Tens of thousands would be assembled around the circuit preparing for the 312 mile race to get underway. Farina knew that the only way he could control events in his favor was to lead from the very beginning. And so, as the flag dropped to start the race, Farina would make a fantastic start and would streak into the lead of the race with Alberto Ascari falling in behind in 2nd place. Fangio would make a poor start and would be a fair distance behind through the first couple of corners. Still, he would be right there in 3rd place. Fangio would be in no hurry like Farina, for all he needed to do was finish the race in a strong position and Farina would have the title taken from him and given to his apparent number two.
Farina would lead through the first 10 laps of the race while Fangio and Ascari battled for 2nd place. But then, it would be Farina that would come under fire from Ascari. The Scuderia Ferrari driver would take over the lead of the race and would put Farina in a very uncomfortable position as he needed to take the victory in order to keep his championship hopes alive. Therefore, Farina would have to fight back. This would put him in a dangerous position. And so, he would need to take over the lead and control the situation from the front of the field as soon as he could.
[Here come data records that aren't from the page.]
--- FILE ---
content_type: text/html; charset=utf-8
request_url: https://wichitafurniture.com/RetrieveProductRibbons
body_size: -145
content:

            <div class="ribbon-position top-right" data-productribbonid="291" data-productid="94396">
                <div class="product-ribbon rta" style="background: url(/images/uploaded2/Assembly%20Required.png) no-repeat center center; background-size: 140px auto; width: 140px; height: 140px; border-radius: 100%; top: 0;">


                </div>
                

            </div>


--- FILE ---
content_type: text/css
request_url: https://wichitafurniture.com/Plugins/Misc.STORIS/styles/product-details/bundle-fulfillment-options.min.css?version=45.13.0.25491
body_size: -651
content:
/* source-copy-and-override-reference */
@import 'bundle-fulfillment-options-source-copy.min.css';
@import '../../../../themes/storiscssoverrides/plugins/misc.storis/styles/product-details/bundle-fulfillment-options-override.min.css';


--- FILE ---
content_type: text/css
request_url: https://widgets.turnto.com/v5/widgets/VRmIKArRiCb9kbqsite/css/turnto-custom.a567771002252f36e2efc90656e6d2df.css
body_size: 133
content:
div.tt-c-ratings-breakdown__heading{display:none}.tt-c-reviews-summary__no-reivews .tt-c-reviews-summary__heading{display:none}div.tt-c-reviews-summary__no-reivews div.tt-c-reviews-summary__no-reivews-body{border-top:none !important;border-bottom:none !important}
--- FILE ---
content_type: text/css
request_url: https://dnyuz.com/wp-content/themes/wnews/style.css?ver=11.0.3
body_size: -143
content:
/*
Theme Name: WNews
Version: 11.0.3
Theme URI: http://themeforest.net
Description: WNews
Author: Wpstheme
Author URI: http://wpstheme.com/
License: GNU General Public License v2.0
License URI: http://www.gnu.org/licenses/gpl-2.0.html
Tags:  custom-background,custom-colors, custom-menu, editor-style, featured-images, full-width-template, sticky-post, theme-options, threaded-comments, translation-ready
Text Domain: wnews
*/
Farina would get something of a reprieve when, on the 21st lap of the race, Ascari's engine would let go bringing about the end of his challenge of Farina for the lead of the race. Still, Fangio was running well inside the top five, and still, on course to take the championship.
As was the case with most races at Monza, attrition would be high with twelve cars falling out of the race before the race even reached 25 laps. One of those to fall out of contention, surprisingly, would be Fangio. His gearbox would fail on his 158 leaving him without a car strong enough to contest with Farina. But Fangio wasn't about to give up that easy. He would take over Piero Taruffi's car and would begin his pursuit of Farina in an attempt to keep his championship hopes alive.
All of a sudden, due to attrition, roles would shift. Heading into the race, all of the pressure had been on Farina. He needed his car to work perfectly. He needed to make no mistakes. There were a lot of variables in play that could have taken the title, which had seemed to be his after the victory in the Swiss Grand Prix, away from him. However, by the 23rd lap of the Italian Grand Prix, the pressure had now shifted somewhat and was shared by both Farina and Fangio.
Fangio wouldn't go quietly. There was still a lot to fight for. Fangio would find himself way back of Farina. And though it may have appeared at the time as though he could not take the victory, all he really needed to do was to finish better than 4th place and the World Championship would be his. This meant there was still some pressure on Farina to go after the victory. Farina needed the victory or it was all over. But he knew he couldn't push so hard as to jeopardize reliability.
Farina would have a little breathing room, but when Fangio took over 2nd place, Farina would find a great deal of discomfort coursing through his body. Fangio appeared to not be going anywhere, and this place much more of the stress and pressure right back on Farina.
But just when it seemed like Fangio would overwhelm Farina, the Agentinean would be gone. Taking over Piero Taruffi's Alfa, Fangio had pushed and pushed to move the pressure back over on Farina, and, sitting in 2nd place, it certainly appeared as if he had done exactly that. However, in his effort to regain lost ground and put Farina under pressure, Taruffi's Alfa would be pushed a little too hard itself. And, on the 34th lap of the race, Fangio's hopes for a World Championship were beginning to slip through his fingers.
Even though Fangio was out of the race, Farina could not get too comfortable. He still needed to take the victory. And, with 45 laps still remaining, there was more than enough time for attrition to catch up to the Italian. Therefore, Farina would do his best to master the balance between speed and reliability.
80 laps of the Italian Grand Prix would exact a terrible toll on the field. Before the race would come to an end, 19 cars would be considered retired from the race. And, as Farina made his last couple of circulations of the track, there really were only two other cars still in the running. Thankfully for Farina, the other two would not be near enough to give him too much of a problem as he closed in on the victory and the championship.
The Second World War had seemingly stolen the best years of Giuseppe Farina's career. But as he rounded the last corner at Vedano for the final time, it would become immediately apparent that the first-ever Formula One World Championship would be one that would not be stolen from him. And, as he crossed the line a minute and 18 seconds ahead of Alberto Ascari in 2nd place, it would become apparent to Farina that he had achieved his greatest result.
It seemed as though the Second World War had prevented the man from Turin from gaining what he believed to be his rightful place amongst the best in the world. Instead, what would happen is that he would become forever remembered as the very first World Champion, a title that, by its very name, would inherently carry a bit more weight than the achievements of some of his pre-war peers.
Farina's perseverance and fight would be rewarded. His best years, it could be argued, would not be stolen. Instead, his true reputation, his true talents as a driver belonged to a later era. And because of his drive and unbending character, he would be rewarded with the accolades and titles he deserved.